:: Problem statement ::
Reproduce the records word for word, starting with the line that contains "In the photo, which" and going on through the last line of the records. Output those lines and nothing else.

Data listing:
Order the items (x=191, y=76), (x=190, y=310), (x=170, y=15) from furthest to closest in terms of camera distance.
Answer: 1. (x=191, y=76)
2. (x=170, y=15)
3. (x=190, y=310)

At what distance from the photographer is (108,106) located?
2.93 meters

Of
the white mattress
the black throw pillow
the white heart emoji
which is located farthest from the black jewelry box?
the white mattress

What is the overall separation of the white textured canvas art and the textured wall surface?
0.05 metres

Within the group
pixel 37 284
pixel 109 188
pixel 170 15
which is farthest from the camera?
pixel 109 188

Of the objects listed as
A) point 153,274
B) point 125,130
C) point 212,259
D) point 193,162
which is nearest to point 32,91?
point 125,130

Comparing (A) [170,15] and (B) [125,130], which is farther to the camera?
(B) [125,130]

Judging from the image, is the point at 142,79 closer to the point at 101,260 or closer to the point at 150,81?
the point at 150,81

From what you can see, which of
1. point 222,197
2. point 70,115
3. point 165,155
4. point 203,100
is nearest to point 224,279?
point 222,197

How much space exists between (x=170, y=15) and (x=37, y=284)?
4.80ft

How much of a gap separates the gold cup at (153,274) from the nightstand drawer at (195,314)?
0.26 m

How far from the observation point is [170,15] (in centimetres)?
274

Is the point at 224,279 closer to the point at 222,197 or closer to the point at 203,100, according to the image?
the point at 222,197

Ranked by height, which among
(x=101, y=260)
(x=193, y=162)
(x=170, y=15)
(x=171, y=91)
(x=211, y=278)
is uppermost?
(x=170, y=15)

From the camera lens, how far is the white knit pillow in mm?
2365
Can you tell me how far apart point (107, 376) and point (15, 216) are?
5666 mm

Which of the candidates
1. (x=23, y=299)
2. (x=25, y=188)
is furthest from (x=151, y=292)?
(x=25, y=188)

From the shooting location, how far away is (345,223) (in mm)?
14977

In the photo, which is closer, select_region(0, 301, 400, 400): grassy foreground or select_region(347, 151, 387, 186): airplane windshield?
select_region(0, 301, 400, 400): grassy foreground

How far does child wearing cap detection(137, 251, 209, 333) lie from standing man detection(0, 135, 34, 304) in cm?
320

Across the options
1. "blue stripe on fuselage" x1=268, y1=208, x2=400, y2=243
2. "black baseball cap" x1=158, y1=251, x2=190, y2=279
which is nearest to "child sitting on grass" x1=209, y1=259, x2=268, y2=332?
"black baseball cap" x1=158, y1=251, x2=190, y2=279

:: Solution ::
In the photo, which is closer, select_region(0, 301, 400, 400): grassy foreground or select_region(347, 151, 387, 186): airplane windshield?
select_region(0, 301, 400, 400): grassy foreground

How far does child wearing cap detection(137, 251, 209, 333) lie from standing man detection(0, 135, 34, 304) in cm?
320

Across the options
1. "blue stripe on fuselage" x1=268, y1=208, x2=400, y2=243
2. "black baseball cap" x1=158, y1=251, x2=190, y2=279
which is nearest to "child sitting on grass" x1=209, y1=259, x2=268, y2=332?
"black baseball cap" x1=158, y1=251, x2=190, y2=279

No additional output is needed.